BEGIN
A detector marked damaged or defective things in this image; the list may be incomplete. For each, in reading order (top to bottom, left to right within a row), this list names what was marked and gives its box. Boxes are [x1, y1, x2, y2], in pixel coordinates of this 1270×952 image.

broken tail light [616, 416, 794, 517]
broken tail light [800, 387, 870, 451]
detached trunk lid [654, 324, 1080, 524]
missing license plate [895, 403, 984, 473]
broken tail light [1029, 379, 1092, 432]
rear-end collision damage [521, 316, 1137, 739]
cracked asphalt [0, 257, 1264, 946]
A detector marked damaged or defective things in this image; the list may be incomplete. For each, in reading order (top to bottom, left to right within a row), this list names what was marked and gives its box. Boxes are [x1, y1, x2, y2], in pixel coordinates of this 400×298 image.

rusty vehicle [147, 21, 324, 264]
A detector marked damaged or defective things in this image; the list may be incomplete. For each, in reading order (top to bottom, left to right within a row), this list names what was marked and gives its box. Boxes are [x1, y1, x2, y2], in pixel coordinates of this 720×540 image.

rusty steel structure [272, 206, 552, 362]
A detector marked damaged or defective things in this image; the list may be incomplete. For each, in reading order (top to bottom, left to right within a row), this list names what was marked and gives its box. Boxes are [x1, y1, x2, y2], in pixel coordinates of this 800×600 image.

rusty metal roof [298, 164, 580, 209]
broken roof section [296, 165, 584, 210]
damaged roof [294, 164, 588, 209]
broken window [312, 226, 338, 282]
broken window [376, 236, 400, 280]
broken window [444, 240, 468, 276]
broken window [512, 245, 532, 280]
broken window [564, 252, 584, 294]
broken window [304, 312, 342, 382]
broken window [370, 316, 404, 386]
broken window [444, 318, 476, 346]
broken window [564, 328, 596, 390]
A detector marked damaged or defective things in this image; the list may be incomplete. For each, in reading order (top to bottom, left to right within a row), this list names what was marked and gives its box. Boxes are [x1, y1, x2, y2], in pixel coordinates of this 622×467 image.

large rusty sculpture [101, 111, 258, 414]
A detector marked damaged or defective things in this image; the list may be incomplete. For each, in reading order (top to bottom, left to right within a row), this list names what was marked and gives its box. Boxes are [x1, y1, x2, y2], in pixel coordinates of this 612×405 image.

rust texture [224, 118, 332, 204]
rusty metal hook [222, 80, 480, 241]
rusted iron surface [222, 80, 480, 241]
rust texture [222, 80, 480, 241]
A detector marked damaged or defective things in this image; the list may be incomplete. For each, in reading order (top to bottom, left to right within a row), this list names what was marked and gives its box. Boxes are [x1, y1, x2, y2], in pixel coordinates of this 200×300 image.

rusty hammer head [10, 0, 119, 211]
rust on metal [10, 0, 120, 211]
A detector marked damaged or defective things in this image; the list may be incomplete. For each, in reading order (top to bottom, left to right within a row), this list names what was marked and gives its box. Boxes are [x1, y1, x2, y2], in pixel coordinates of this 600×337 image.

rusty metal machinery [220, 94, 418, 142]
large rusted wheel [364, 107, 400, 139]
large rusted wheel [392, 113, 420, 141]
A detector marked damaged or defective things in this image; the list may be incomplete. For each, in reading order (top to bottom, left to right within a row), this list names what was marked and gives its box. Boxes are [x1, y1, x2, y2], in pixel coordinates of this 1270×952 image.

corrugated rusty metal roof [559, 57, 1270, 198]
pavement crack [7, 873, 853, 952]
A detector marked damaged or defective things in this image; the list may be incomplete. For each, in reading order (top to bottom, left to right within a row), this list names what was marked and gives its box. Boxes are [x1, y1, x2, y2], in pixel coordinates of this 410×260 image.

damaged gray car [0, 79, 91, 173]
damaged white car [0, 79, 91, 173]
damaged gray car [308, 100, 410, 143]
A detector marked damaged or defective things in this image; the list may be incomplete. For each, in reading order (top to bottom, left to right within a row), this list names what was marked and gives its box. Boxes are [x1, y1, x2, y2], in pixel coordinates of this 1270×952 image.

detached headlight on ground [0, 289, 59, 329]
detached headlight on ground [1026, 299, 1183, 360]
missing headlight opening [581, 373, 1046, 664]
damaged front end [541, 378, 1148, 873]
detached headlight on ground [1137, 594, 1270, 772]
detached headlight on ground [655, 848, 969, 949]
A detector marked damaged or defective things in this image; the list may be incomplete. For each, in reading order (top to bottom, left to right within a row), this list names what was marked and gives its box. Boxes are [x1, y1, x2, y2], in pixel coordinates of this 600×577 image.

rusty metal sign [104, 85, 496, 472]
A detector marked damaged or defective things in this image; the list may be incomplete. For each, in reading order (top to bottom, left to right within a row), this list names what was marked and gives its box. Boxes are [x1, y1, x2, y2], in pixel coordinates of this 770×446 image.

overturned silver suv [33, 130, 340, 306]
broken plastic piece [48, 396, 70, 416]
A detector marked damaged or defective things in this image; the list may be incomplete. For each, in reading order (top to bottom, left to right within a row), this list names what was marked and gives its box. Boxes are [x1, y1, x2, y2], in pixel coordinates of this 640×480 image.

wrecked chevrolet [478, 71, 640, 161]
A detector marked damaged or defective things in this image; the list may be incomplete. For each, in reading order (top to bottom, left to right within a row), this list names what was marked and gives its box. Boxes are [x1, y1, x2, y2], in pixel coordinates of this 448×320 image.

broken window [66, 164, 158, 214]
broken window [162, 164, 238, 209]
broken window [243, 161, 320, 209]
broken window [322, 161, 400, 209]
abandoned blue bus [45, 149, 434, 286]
END
§ **Exercise**: Copy each entry above exactly, leaving nothing out.

§ **Reply**:
A detector marked damaged or defective things in this image; the list may be incomplete. For each, in reading order (top to bottom, left to right within a row), this list names what was marked and gives its box. Boxes are [x1, y1, x2, y2], in pixel coordinates of this 1270×952 image.

broken tail light [616, 416, 794, 517]
broken tail light [800, 387, 870, 451]
detached trunk lid [654, 324, 1080, 524]
missing license plate [895, 403, 984, 473]
broken tail light [1029, 379, 1092, 432]
rear-end collision damage [521, 316, 1137, 739]
cracked asphalt [0, 257, 1264, 946]
A detector marked damaged or defective things in this image; the list may be incomplete. For each, in reading order (top to bottom, left to right within a row), this list names what was marked and gives its box. Boxes are [x1, y1, x2, y2], in pixel coordinates of this 400×298 image.

rusty vehicle [147, 21, 324, 264]
A detector marked damaged or defective things in this image; the list may be incomplete. For each, in reading order (top to bottom, left to right within a row), this list names what was marked and gives its box. Boxes are [x1, y1, x2, y2], in pixel coordinates of this 720×540 image.

rusty steel structure [272, 206, 552, 362]
A detector marked damaged or defective things in this image; the list may be incomplete. For each, in reading order (top to bottom, left to right within a row), this list names what was marked and gives its box. Boxes are [x1, y1, x2, y2], in pixel coordinates of this 800×600 image.

rusty metal roof [298, 164, 580, 209]
broken roof section [296, 165, 584, 210]
damaged roof [294, 164, 588, 209]
broken window [312, 226, 338, 282]
broken window [376, 236, 400, 280]
broken window [444, 240, 468, 276]
broken window [512, 245, 532, 280]
broken window [564, 252, 584, 294]
broken window [304, 312, 342, 382]
broken window [370, 316, 404, 386]
broken window [444, 318, 476, 346]
broken window [564, 328, 596, 390]
A detector marked damaged or defective things in this image; the list may be incomplete. For each, in reading order (top to bottom, left to right within a row), this list names what was marked and gives its box. Boxes are [x1, y1, x2, y2], in pixel coordinates of this 622×467 image.

large rusty sculpture [101, 111, 258, 414]
A detector marked damaged or defective things in this image; the list may be incomplete. For each, in reading order (top to bottom, left to right within a row), this list names what was marked and gives its box. Boxes are [x1, y1, x2, y2], in pixel coordinates of this 612×405 image.

rust texture [224, 118, 332, 204]
rusty metal hook [222, 80, 480, 241]
rusted iron surface [222, 80, 480, 241]
rust texture [222, 80, 480, 241]
A detector marked damaged or defective things in this image; the list may be incomplete. For each, in reading order (top to bottom, left to right within a row), this list names what was marked and gives its box. Boxes are [x1, y1, x2, y2], in pixel coordinates of this 200×300 image.

rusty hammer head [10, 0, 119, 211]
rust on metal [10, 0, 120, 211]
A detector marked damaged or defective things in this image; the list may be incomplete. For each, in reading order (top to bottom, left to right within a row), this list names what was marked and gives its box. Boxes are [x1, y1, x2, y2], in pixel coordinates of this 600×337 image.

rusty metal machinery [220, 94, 418, 142]
large rusted wheel [364, 107, 400, 139]
large rusted wheel [392, 113, 420, 141]
A detector marked damaged or defective things in this image; the list may be incomplete. For each, in reading order (top to bottom, left to right within a row), this list names what was marked and gives its box. Boxes are [x1, y1, x2, y2], in pixel coordinates of this 1270×952 image.

corrugated rusty metal roof [559, 57, 1270, 198]
pavement crack [7, 873, 853, 952]
A detector marked damaged or defective things in this image; the list may be incomplete. For each, in reading order (top to bottom, left to right within a row), this list names what was marked and gives its box. Boxes are [x1, y1, x2, y2], in pixel coordinates of this 410×260 image.

damaged gray car [0, 79, 91, 173]
damaged white car [0, 79, 91, 173]
damaged gray car [308, 100, 410, 143]
A detector marked damaged or defective things in this image; the list may be incomplete. For each, in reading order (top to bottom, left to right within a row), this list names what was marked and gives its box. Boxes are [x1, y1, x2, y2], in pixel coordinates of this 1270×952 image.

detached headlight on ground [0, 289, 59, 329]
detached headlight on ground [1026, 299, 1183, 360]
missing headlight opening [581, 373, 1046, 664]
damaged front end [541, 378, 1148, 873]
detached headlight on ground [1137, 594, 1270, 772]
detached headlight on ground [655, 848, 969, 949]
A detector marked damaged or defective things in this image; the list may be incomplete. For each, in reading order (top to bottom, left to right within a row), this list names what was marked and gives its box. Boxes are [x1, y1, x2, y2], in pixel coordinates of this 600×577 image.

rusty metal sign [104, 85, 496, 472]
A detector marked damaged or defective things in this image; the list may be incomplete. For each, in reading order (top to bottom, left to right within a row), this list names what was marked and gives its box. Boxes are [x1, y1, x2, y2], in pixel coordinates of this 770×446 image.

overturned silver suv [33, 130, 340, 306]
broken plastic piece [48, 396, 70, 416]
A detector marked damaged or defective things in this image; the list may be incomplete. For each, in reading order (top to bottom, left to right within a row), this list names what was marked and gives its box. Boxes are [x1, y1, x2, y2], in pixel coordinates of this 640×480 image.

wrecked chevrolet [478, 71, 640, 161]
A detector marked damaged or defective things in this image; the list may be incomplete. For each, in reading order (top to bottom, left to right within a row), this list names what was marked and gives its box. Boxes are [x1, y1, x2, y2], in pixel coordinates of this 448×320 image.

broken window [66, 164, 158, 214]
broken window [162, 164, 238, 209]
broken window [243, 161, 320, 209]
broken window [322, 161, 400, 209]
abandoned blue bus [45, 149, 434, 286]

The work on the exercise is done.